## REQUIRED WORK
The word to look for is "scientific". Report every line of the entries below that has it.

Collected data entries:
───
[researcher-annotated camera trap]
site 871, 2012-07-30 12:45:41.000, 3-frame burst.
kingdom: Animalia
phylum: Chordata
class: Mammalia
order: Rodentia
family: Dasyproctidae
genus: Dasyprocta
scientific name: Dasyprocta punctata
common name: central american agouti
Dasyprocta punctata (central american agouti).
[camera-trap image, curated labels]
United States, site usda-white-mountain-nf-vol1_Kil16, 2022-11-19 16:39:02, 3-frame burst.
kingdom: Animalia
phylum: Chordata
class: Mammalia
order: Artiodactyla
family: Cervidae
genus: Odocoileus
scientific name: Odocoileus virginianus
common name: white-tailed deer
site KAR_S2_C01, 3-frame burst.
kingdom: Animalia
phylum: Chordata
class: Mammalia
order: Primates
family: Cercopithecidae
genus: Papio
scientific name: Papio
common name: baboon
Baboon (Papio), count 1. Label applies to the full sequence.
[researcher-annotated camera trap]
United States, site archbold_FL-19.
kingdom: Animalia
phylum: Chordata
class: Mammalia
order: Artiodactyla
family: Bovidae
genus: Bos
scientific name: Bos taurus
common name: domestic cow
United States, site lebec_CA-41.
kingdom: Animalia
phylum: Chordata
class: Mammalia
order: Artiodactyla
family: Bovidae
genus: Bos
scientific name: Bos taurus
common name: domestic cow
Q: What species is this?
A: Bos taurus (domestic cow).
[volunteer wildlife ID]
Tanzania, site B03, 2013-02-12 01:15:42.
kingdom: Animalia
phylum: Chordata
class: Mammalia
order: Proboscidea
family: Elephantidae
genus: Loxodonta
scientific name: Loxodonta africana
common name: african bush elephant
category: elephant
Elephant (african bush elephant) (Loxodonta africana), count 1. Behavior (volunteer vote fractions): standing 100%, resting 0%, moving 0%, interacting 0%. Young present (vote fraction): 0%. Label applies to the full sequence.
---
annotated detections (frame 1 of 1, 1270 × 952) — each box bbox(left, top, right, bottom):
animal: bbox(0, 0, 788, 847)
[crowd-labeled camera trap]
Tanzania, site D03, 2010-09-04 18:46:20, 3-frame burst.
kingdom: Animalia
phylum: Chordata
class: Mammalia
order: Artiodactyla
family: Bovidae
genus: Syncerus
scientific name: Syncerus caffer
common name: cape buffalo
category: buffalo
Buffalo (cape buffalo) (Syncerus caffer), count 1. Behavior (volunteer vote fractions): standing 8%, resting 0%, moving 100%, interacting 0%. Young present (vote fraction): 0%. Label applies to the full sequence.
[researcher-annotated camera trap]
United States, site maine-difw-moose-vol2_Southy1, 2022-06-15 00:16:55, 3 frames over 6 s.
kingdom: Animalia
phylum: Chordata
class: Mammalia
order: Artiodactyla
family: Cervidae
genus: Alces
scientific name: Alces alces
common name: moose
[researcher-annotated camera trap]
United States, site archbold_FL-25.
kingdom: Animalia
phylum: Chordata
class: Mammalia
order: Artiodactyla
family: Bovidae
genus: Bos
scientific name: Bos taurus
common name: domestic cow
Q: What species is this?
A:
───
## TASK RESULT
scientific name: Dasyprocta punctata
scientific name: Odocoileus virginianus
scientific name: Papio
scientific name: Bos taurus
scientific name: Bos taurus
scientific name: Loxodonta africana
scientific name: Syncerus caffer
scientific name: Alces alces
scientific name: Bos taurus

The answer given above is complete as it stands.